* **Instructions for the task**
Print the data that follows, exactly and completely.

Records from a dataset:
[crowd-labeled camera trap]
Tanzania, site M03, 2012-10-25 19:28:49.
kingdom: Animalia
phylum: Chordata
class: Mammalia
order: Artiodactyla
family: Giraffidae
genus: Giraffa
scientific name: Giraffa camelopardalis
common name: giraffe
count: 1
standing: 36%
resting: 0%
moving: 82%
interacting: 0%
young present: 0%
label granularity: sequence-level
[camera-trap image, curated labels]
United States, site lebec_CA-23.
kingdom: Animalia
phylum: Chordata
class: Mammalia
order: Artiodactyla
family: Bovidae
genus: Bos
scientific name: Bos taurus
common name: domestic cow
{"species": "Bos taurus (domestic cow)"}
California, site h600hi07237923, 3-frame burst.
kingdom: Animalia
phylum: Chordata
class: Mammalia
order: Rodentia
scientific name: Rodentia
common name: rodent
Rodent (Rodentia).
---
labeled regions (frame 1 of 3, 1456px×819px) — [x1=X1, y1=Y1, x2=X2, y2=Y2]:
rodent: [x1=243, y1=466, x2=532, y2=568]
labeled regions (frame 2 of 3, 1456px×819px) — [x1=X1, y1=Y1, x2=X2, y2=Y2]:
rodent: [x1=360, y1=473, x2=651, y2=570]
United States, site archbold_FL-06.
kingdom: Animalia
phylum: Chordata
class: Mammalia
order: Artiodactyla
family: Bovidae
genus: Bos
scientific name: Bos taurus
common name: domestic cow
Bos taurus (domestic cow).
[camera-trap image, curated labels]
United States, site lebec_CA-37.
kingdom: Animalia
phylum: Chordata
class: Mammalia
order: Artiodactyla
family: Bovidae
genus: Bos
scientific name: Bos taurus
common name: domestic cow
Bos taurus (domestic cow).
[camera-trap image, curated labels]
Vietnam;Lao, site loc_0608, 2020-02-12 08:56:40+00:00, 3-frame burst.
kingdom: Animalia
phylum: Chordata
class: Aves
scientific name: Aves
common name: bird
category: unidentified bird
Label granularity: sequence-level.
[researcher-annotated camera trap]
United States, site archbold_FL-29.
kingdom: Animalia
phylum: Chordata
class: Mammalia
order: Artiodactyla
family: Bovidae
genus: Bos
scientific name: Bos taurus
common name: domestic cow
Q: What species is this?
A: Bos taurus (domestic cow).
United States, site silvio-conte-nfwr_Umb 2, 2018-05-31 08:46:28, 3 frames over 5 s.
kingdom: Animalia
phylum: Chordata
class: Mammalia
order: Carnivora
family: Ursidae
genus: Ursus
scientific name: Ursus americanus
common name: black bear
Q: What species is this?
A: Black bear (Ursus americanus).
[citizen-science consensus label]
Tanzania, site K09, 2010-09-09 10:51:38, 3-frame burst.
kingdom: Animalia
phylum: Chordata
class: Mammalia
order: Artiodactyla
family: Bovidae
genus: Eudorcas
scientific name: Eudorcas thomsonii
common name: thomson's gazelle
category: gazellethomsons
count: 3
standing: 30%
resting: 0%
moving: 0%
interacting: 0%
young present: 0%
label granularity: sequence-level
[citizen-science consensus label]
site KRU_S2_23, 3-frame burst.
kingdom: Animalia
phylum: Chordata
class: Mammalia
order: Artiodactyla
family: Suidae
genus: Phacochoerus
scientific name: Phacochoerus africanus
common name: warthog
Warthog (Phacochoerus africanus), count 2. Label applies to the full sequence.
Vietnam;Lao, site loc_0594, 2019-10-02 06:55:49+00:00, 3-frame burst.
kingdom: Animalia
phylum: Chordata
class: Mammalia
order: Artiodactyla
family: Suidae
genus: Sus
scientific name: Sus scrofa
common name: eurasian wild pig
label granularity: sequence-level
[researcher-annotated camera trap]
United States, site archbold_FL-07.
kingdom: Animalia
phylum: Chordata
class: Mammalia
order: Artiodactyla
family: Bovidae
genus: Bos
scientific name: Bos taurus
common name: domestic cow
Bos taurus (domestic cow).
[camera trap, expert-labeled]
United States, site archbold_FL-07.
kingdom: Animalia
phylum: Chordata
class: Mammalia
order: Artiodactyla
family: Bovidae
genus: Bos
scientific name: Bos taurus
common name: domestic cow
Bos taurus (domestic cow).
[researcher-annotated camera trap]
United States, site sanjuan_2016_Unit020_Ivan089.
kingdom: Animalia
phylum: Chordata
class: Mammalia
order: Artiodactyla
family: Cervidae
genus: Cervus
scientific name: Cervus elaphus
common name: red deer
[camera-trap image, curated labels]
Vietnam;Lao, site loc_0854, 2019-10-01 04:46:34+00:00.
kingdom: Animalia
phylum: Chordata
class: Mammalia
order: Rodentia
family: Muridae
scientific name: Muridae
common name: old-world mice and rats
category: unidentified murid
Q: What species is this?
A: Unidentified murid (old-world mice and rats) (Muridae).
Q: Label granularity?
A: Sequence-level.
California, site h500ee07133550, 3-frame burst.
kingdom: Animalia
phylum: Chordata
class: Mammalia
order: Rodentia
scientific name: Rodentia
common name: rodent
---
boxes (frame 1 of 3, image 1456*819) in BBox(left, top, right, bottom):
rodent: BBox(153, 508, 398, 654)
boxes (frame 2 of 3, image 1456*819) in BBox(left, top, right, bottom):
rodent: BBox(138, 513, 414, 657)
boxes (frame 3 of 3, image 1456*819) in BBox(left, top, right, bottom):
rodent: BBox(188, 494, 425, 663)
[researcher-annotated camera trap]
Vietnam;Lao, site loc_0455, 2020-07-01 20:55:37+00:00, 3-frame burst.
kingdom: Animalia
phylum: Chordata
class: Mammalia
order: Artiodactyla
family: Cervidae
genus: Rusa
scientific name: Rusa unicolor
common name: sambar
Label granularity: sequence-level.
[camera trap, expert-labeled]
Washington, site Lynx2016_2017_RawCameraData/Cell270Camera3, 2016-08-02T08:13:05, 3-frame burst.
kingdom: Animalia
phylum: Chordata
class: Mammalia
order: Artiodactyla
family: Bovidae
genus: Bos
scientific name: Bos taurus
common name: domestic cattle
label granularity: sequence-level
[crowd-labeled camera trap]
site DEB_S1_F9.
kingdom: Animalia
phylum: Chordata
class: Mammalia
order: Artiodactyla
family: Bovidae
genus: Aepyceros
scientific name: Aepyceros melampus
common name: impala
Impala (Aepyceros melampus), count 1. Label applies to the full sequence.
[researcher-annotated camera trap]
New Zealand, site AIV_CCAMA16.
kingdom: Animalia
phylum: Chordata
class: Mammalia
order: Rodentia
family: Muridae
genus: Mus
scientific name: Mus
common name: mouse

* **Task output**
[crowd-labeled camera trap]
Tanzania, site M03, 2012-10-25 19:28:49.
kingdom: Animalia
phylum: Chordata
class: Mammalia
order: Artiodactyla
family: Giraffidae
genus: Giraffa
scientific name: Giraffa camelopardalis
common name: giraffe
count: 1
standing: 36%
resting: 0%
moving: 82%
interacting: 0%
young present: 0%
label granularity: sequence-level
[camera-trap image, curated labels]
United States, site lebec_CA-23.
kingdom: Animalia
phylum: Chordata
class: Mammalia
order: Artiodactyla
family: Bovidae
genus: Bos
scientific name: Bos taurus
common name: domestic cow
{"species": "Bos taurus (domestic cow)"}
California, site h600hi07237923, 3-frame burst.
kingdom: Animalia
phylum: Chordata
class: Mammalia
order: Rodentia
scientific name: Rodentia
common name: rodent
Rodent (Rodentia).
---
labeled regions (frame 1 of 3, 1456px×819px) — [x1=X1, y1=Y1, x2=X2, y2=Y2]:
rodent: [x1=243, y1=466, x2=532, y2=568]
labeled regions (frame 2 of 3, 1456px×819px) — [x1=X1, y1=Y1, x2=X2, y2=Y2]:
rodent: [x1=360, y1=473, x2=651, y2=570]
United States, site archbold_FL-06.
kingdom: Animalia
phylum: Chordata
class: Mammalia
order: Artiodactyla
family: Bovidae
genus: Bos
scientific name: Bos taurus
common name: domestic cow
Bos taurus (domestic cow).
[camera-trap image, curated labels]
United States, site lebec_CA-37.
kingdom: Animalia
phylum: Chordata
class: Mammalia
order: Artiodactyla
family: Bovidae
genus: Bos
scientific name: Bos taurus
common name: domestic cow
Bos taurus (domestic cow).
[camera-trap image, curated labels]
Vietnam;Lao, site loc_0608, 2020-02-12 08:56:40+00:00, 3-frame burst.
kingdom: Animalia
phylum: Chordata
class: Aves
scientific name: Aves
common name: bird
category: unidentified bird
Label granularity: sequence-level.
[researcher-annotated camera trap]
United States, site archbold_FL-29.
kingdom: Animalia
phylum: Chordata
class: Mammalia
order: Artiodactyla
family: Bovidae
genus: Bos
scientific name: Bos taurus
common name: domestic cow
Q: What species is this?
A: Bos taurus (domestic cow).
United States, site silvio-conte-nfwr_Umb 2, 2018-05-31 08:46:28, 3 frames over 5 s.
kingdom: Animalia
phylum: Chordata
class: Mammalia
order: Carnivora
family: Ursidae
genus: Ursus
scientific name: Ursus americanus
common name: black bear
Q: What species is this?
A: Black bear (Ursus americanus).
[citizen-science consensus label]
Tanzania, site K09, 2010-09-09 10:51:38, 3-frame burst.
kingdom: Animalia
phylum: Chordata
class: Mammalia
order: Artiodactyla
family: Bovidae
genus: Eudorcas
scientific name: Eudorcas thomsonii
common name: thomson's gazelle
category: gazellethomsons
count: 3
standing: 30%
resting: 0%
moving: 0%
interacting: 0%
young present: 0%
label granularity: sequence-level
[citizen-science consensus label]
site KRU_S2_23, 3-frame burst.
kingdom: Animalia
phylum: Chordata
class: Mammalia
order: Artiodactyla
family: Suidae
genus: Phacochoerus
scientific name: Phacochoerus africanus
common name: warthog
Warthog (Phacochoerus africanus), count 2. Label applies to the full sequence.
Vietnam;Lao, site loc_0594, 2019-10-02 06:55:49+00:00, 3-frame burst.
kingdom: Animalia
phylum: Chordata
class: Mammalia
order: Artiodactyla
family: Suidae
genus: Sus
scientific name: Sus scrofa
common name: eurasian wild pig
label granularity: sequence-level
[researcher-annotated camera trap]
United States, site archbold_FL-07.
kingdom: Animalia
phylum: Chordata
class: Mammalia
order: Artiodactyla
family: Bovidae
genus: Bos
scientific name: Bos taurus
common name: domestic cow
Bos taurus (domestic cow).
[camera trap, expert-labeled]
United States, site archbold_FL-07.
kingdom: Animalia
phylum: Chordata
class: Mammalia
order: Artiodactyla
family: Bovidae
genus: Bos
scientific name: Bos taurus
common name: domestic cow
Bos taurus (domestic cow).
[researcher-annotated camera trap]
United States, site sanjuan_2016_Unit020_Ivan089.
kingdom: Animalia
phylum: Chordata
class: Mammalia
order: Artiodactyla
family: Cervidae
genus: Cervus
scientific name: Cervus elaphus
common name: red deer
[camera-trap image, curated labels]
Vietnam;Lao, site loc_0854, 2019-10-01 04:46:34+00:00.
kingdom: Animalia
phylum: Chordata
class: Mammalia
order: Rodentia
family: Muridae
scientific name: Muridae
common name: old-world mice and rats
category: unidentified murid
Q: What species is this?
A: Unidentified murid (old-world mice and rats) (Muridae).
Q: Label granularity?
A: Sequence-level.
California, site h500ee07133550, 3-frame burst.
kingdom: Animalia
phylum: Chordata
class: Mammalia
order: Rodentia
scientific name: Rodentia
common name: rodent
---
boxes (frame 1 of 3, image 1456*819) in BBox(left, top, right, bottom):
rodent: BBox(153, 508, 398, 654)
boxes (frame 2 of 3, image 1456*819) in BBox(left, top, right, bottom):
rodent: BBox(138, 513, 414, 657)
boxes (frame 3 of 3, image 1456*819) in BBox(left, top, right, bottom):
rodent: BBox(188, 494, 425, 663)
[researcher-annotated camera trap]
Vietnam;Lao, site loc_0455, 2020-07-01 20:55:37+00:00, 3-frame burst.
kingdom: Animalia
phylum: Chordata
class: Mammalia
order: Artiodactyla
family: Cervidae
genus: Rusa
scientific name: Rusa unicolor
common name: sambar
Label granularity: sequence-level.
[camera trap, expert-labeled]
Washington, site Lynx2016_2017_RawCameraData/Cell270Camera3, 2016-08-02T08:13:05, 3-frame burst.
kingdom: Animalia
phylum: Chordata
class: Mammalia
order: Artiodactyla
family: Bovidae
genus: Bos
scientific name: Bos taurus
common name: domestic cattle
label granularity: sequence-level
[crowd-labeled camera trap]
site DEB_S1_F9.
kingdom: Animalia
phylum: Chordata
class: Mammalia
order: Artiodactyla
family: Bovidae
genus: Aepyceros
scientific name: Aepyceros melampus
common name: impala
Impala (Aepyceros melampus), count 1. Label applies to the full sequence.
[researcher-annotated camera trap]
New Zealand, site AIV_CCAMA16.
kingdom: Animalia
phylum: Chordata
class: Mammalia
order: Rodentia
family: Muridae
genus: Mus
scientific name: Mus
common name: mouse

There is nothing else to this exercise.